The exercise => Rewrite everything from the line containing "How would these" down to the line containing "4. the football yard line at point (303, 485)", replacing "items" with "objects" and leaving everything else unchanged.

Dataset entries
----------------------------------------
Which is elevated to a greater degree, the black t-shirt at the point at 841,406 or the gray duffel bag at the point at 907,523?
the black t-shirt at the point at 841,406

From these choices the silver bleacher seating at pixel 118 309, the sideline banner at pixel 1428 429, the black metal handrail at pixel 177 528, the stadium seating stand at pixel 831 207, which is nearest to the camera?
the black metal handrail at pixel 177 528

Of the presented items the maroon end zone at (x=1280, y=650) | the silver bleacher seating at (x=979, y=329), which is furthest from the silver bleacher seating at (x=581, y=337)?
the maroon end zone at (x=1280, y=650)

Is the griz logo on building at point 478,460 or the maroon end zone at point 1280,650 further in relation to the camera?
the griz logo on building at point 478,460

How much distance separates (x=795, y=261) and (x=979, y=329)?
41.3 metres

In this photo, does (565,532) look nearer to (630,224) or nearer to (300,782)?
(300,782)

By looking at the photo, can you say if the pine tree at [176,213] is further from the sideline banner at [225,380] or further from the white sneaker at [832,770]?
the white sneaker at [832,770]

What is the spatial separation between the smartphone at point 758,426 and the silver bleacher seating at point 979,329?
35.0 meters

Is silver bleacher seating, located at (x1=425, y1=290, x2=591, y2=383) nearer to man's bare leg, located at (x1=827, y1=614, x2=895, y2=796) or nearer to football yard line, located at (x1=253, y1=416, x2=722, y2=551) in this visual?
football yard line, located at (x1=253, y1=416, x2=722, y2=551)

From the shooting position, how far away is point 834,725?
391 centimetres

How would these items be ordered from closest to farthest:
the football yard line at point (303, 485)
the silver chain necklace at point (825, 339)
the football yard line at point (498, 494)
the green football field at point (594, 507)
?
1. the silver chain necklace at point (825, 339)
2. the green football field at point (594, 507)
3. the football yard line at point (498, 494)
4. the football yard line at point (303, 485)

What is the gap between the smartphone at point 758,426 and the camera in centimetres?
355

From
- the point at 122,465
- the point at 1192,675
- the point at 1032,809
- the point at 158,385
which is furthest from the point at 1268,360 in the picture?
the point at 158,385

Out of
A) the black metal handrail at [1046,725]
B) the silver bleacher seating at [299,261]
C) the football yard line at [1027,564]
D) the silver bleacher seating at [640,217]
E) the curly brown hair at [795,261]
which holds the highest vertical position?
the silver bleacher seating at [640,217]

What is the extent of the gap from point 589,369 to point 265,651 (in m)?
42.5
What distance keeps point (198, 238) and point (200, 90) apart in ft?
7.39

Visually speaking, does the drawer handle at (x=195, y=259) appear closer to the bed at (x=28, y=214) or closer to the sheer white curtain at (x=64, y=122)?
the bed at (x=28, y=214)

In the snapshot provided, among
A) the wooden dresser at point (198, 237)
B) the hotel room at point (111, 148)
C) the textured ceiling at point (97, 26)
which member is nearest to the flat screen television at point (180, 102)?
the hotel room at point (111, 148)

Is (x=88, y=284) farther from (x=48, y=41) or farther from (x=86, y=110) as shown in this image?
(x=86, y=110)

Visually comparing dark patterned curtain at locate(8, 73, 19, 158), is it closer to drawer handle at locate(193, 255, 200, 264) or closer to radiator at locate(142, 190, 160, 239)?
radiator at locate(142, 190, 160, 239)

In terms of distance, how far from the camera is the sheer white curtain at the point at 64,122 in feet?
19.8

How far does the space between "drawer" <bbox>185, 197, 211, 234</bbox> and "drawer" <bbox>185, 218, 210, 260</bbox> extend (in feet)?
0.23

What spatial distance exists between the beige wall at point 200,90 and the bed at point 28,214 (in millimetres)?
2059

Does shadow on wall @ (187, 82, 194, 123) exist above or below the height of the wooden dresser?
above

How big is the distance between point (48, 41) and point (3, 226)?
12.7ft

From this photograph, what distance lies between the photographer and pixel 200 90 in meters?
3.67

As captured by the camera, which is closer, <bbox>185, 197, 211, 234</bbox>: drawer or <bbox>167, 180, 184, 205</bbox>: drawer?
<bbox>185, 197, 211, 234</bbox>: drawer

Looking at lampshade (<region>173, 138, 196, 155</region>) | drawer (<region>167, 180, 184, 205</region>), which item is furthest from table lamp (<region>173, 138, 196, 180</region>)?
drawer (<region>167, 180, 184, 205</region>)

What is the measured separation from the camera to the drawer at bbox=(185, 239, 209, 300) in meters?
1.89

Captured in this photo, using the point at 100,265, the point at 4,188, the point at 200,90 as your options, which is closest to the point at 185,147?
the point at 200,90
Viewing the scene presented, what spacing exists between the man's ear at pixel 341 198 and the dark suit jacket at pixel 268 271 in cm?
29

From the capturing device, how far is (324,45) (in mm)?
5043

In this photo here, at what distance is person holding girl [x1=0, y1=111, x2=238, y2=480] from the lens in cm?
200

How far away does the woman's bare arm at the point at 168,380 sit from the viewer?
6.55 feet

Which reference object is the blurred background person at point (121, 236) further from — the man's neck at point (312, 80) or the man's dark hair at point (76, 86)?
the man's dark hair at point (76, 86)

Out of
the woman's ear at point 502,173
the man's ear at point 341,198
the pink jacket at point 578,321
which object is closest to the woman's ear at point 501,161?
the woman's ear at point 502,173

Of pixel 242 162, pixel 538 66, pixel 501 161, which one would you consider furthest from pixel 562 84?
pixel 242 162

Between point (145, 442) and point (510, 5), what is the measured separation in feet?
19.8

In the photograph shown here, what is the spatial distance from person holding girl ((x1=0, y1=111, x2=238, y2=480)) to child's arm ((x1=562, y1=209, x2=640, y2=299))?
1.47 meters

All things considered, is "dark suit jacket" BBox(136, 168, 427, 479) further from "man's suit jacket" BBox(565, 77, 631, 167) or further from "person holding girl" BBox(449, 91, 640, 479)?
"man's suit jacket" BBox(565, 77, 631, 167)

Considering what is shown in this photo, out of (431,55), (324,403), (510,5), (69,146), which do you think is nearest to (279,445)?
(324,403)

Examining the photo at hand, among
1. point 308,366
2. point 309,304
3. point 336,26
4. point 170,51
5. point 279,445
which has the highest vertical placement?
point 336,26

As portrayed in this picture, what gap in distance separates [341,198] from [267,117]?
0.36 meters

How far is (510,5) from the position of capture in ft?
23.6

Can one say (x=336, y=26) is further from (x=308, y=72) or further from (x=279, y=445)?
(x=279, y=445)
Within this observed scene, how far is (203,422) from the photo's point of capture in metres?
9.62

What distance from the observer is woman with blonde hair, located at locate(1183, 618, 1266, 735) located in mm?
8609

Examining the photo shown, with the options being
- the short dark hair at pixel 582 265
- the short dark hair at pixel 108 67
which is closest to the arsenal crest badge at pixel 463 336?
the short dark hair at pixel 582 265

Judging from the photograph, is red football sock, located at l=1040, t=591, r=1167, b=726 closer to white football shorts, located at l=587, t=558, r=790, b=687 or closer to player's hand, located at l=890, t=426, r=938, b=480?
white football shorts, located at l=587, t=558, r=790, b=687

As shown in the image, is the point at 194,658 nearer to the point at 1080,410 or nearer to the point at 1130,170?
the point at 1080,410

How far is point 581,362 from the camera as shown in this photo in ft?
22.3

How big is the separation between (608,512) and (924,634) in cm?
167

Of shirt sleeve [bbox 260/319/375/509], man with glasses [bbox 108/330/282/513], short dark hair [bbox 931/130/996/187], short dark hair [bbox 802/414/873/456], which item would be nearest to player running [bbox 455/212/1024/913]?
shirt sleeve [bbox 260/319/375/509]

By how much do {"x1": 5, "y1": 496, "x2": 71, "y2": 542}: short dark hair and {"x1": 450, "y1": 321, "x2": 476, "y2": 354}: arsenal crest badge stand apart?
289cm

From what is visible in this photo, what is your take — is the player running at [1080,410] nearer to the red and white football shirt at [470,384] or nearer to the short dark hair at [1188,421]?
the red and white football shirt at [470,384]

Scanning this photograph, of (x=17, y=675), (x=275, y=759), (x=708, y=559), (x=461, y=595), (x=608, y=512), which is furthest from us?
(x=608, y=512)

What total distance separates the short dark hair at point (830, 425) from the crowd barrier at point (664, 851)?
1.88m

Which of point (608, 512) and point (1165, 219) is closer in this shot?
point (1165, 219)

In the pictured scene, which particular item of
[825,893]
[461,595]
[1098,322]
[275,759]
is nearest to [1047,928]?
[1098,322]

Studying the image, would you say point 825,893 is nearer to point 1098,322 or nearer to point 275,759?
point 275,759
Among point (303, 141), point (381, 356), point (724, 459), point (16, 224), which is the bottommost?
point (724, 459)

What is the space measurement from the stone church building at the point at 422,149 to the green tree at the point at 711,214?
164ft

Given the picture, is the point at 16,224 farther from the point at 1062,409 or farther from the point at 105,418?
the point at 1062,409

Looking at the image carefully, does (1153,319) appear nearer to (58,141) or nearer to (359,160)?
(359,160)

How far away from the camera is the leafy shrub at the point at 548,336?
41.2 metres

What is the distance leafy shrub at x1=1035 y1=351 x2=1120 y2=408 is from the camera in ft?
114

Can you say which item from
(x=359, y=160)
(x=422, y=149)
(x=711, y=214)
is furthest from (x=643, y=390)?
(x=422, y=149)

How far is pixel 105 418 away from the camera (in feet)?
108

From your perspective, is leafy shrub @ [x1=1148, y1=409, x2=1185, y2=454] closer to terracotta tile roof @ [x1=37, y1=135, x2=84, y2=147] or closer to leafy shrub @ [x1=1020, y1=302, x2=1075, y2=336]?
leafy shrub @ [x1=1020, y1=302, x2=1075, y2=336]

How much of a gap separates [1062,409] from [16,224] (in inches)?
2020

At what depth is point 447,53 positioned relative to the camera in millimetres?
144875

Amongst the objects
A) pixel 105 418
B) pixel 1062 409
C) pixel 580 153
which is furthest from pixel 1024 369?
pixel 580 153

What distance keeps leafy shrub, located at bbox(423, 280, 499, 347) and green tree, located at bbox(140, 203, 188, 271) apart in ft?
----------------------------------------
Result of this task =>
How would these objects be ordered from closest to farthest:
the football yard line at point (303, 485)
the silver chain necklace at point (825, 339)
the football yard line at point (498, 494)
the green football field at point (594, 507)
?
1. the silver chain necklace at point (825, 339)
2. the green football field at point (594, 507)
3. the football yard line at point (498, 494)
4. the football yard line at point (303, 485)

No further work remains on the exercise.